Obama has taken other steps, most notably with his much-derided recent federal budget, which received zero support when put to the House of Representatives; the vote was a Republican ploy, and the Democrats deemed the Obama plan too abstemious, in any case. But lurking within that plan were promising gestures: a $30 billion cut in farm subsidies, reduced military retirement benefits, a near pay freeze for federal employees and even some changes to Medicare, like co-pays for home-health-care visits. Plus there’s Obamacare, which has provisions that could make Medicare far more efficient and less afflicted by needless tests and procedures, thereby “bend[ing] the cost curve,” as the President has been known to say.
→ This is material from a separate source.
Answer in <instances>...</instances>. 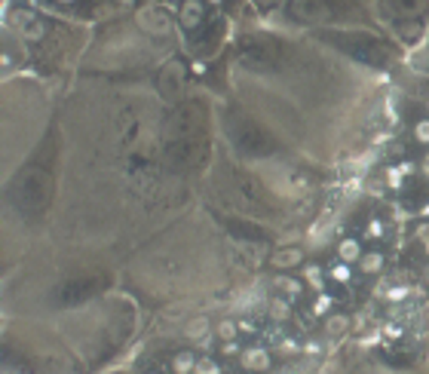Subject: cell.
<instances>
[{"label": "cell", "instance_id": "6da1fadb", "mask_svg": "<svg viewBox=\"0 0 429 374\" xmlns=\"http://www.w3.org/2000/svg\"><path fill=\"white\" fill-rule=\"evenodd\" d=\"M206 0H184L181 4V10H178V22H181V28L184 31H197V28H203V22H206Z\"/></svg>", "mask_w": 429, "mask_h": 374}, {"label": "cell", "instance_id": "7a4b0ae2", "mask_svg": "<svg viewBox=\"0 0 429 374\" xmlns=\"http://www.w3.org/2000/svg\"><path fill=\"white\" fill-rule=\"evenodd\" d=\"M362 254H365V249H362V243L356 240V236H343V240L338 243V261H347V264H359Z\"/></svg>", "mask_w": 429, "mask_h": 374}, {"label": "cell", "instance_id": "3957f363", "mask_svg": "<svg viewBox=\"0 0 429 374\" xmlns=\"http://www.w3.org/2000/svg\"><path fill=\"white\" fill-rule=\"evenodd\" d=\"M239 362H242V368H246V371H264L270 359H267L264 347H249V350L239 356Z\"/></svg>", "mask_w": 429, "mask_h": 374}, {"label": "cell", "instance_id": "277c9868", "mask_svg": "<svg viewBox=\"0 0 429 374\" xmlns=\"http://www.w3.org/2000/svg\"><path fill=\"white\" fill-rule=\"evenodd\" d=\"M359 267H362V273L377 276V273H381V270L386 267V254H383V252H377V249H368L365 254H362Z\"/></svg>", "mask_w": 429, "mask_h": 374}, {"label": "cell", "instance_id": "5b68a950", "mask_svg": "<svg viewBox=\"0 0 429 374\" xmlns=\"http://www.w3.org/2000/svg\"><path fill=\"white\" fill-rule=\"evenodd\" d=\"M328 279H331V283L347 285L352 279V264H347V261H334V264L328 267Z\"/></svg>", "mask_w": 429, "mask_h": 374}, {"label": "cell", "instance_id": "8992f818", "mask_svg": "<svg viewBox=\"0 0 429 374\" xmlns=\"http://www.w3.org/2000/svg\"><path fill=\"white\" fill-rule=\"evenodd\" d=\"M172 371H175V374H190V371H197V359H193V353H190V350H181V353L172 359Z\"/></svg>", "mask_w": 429, "mask_h": 374}, {"label": "cell", "instance_id": "52a82bcc", "mask_svg": "<svg viewBox=\"0 0 429 374\" xmlns=\"http://www.w3.org/2000/svg\"><path fill=\"white\" fill-rule=\"evenodd\" d=\"M411 135H414L417 144H423V148H429V117H423V120H417L414 126H411Z\"/></svg>", "mask_w": 429, "mask_h": 374}, {"label": "cell", "instance_id": "ba28073f", "mask_svg": "<svg viewBox=\"0 0 429 374\" xmlns=\"http://www.w3.org/2000/svg\"><path fill=\"white\" fill-rule=\"evenodd\" d=\"M301 261H304V254L294 249V252H279V254L273 258V264H276V267H285V264L294 267V264H301Z\"/></svg>", "mask_w": 429, "mask_h": 374}, {"label": "cell", "instance_id": "9c48e42d", "mask_svg": "<svg viewBox=\"0 0 429 374\" xmlns=\"http://www.w3.org/2000/svg\"><path fill=\"white\" fill-rule=\"evenodd\" d=\"M218 331V337H224V341H233V337L239 335V322H230V319H224L221 325L215 328Z\"/></svg>", "mask_w": 429, "mask_h": 374}, {"label": "cell", "instance_id": "30bf717a", "mask_svg": "<svg viewBox=\"0 0 429 374\" xmlns=\"http://www.w3.org/2000/svg\"><path fill=\"white\" fill-rule=\"evenodd\" d=\"M270 316H273L276 322L289 319V301H285V297H276V301L270 304Z\"/></svg>", "mask_w": 429, "mask_h": 374}, {"label": "cell", "instance_id": "8fae6325", "mask_svg": "<svg viewBox=\"0 0 429 374\" xmlns=\"http://www.w3.org/2000/svg\"><path fill=\"white\" fill-rule=\"evenodd\" d=\"M276 285H279L282 288V292H291L294 297H301V283H298V279H285V276H279V279H276Z\"/></svg>", "mask_w": 429, "mask_h": 374}, {"label": "cell", "instance_id": "7c38bea8", "mask_svg": "<svg viewBox=\"0 0 429 374\" xmlns=\"http://www.w3.org/2000/svg\"><path fill=\"white\" fill-rule=\"evenodd\" d=\"M304 279H307V283L313 285V288H322V279H325V276H322V270H319V267H307V270H304Z\"/></svg>", "mask_w": 429, "mask_h": 374}, {"label": "cell", "instance_id": "4fadbf2b", "mask_svg": "<svg viewBox=\"0 0 429 374\" xmlns=\"http://www.w3.org/2000/svg\"><path fill=\"white\" fill-rule=\"evenodd\" d=\"M368 236H371V240H381L383 236V221H368Z\"/></svg>", "mask_w": 429, "mask_h": 374}, {"label": "cell", "instance_id": "5bb4252c", "mask_svg": "<svg viewBox=\"0 0 429 374\" xmlns=\"http://www.w3.org/2000/svg\"><path fill=\"white\" fill-rule=\"evenodd\" d=\"M197 374H218V365L212 359H203V362H197Z\"/></svg>", "mask_w": 429, "mask_h": 374}, {"label": "cell", "instance_id": "9a60e30c", "mask_svg": "<svg viewBox=\"0 0 429 374\" xmlns=\"http://www.w3.org/2000/svg\"><path fill=\"white\" fill-rule=\"evenodd\" d=\"M347 328V316H331L328 319V331H343Z\"/></svg>", "mask_w": 429, "mask_h": 374}, {"label": "cell", "instance_id": "2e32d148", "mask_svg": "<svg viewBox=\"0 0 429 374\" xmlns=\"http://www.w3.org/2000/svg\"><path fill=\"white\" fill-rule=\"evenodd\" d=\"M53 4H58V6H71V4H77V0H53Z\"/></svg>", "mask_w": 429, "mask_h": 374}, {"label": "cell", "instance_id": "e0dca14e", "mask_svg": "<svg viewBox=\"0 0 429 374\" xmlns=\"http://www.w3.org/2000/svg\"><path fill=\"white\" fill-rule=\"evenodd\" d=\"M423 285H426V288H429V264H426V267H423Z\"/></svg>", "mask_w": 429, "mask_h": 374}, {"label": "cell", "instance_id": "ac0fdd59", "mask_svg": "<svg viewBox=\"0 0 429 374\" xmlns=\"http://www.w3.org/2000/svg\"><path fill=\"white\" fill-rule=\"evenodd\" d=\"M206 4H209V6H221L224 0H206Z\"/></svg>", "mask_w": 429, "mask_h": 374}]
</instances>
One other detail: the real Simpson-Bowles provided, intelligently, for short-term stimulus of our droopy economy. Obama has continually tried to enact such stimulus, most recently with the American Jobs Act–which was chock-a-block with provisions Republicans normally support (like a tax cut for small businesses). The Republicans opposed it.

So Obama has tried to be SimBowlic. Has he tried hard enough? Probably not, but why disappoint your own base–with entitlement reform–when the other side won’t play? Even so, should the President make a big SimBowlic statement in this campaign, perhaps in his convention speech? Absolutely. It’s called leadership.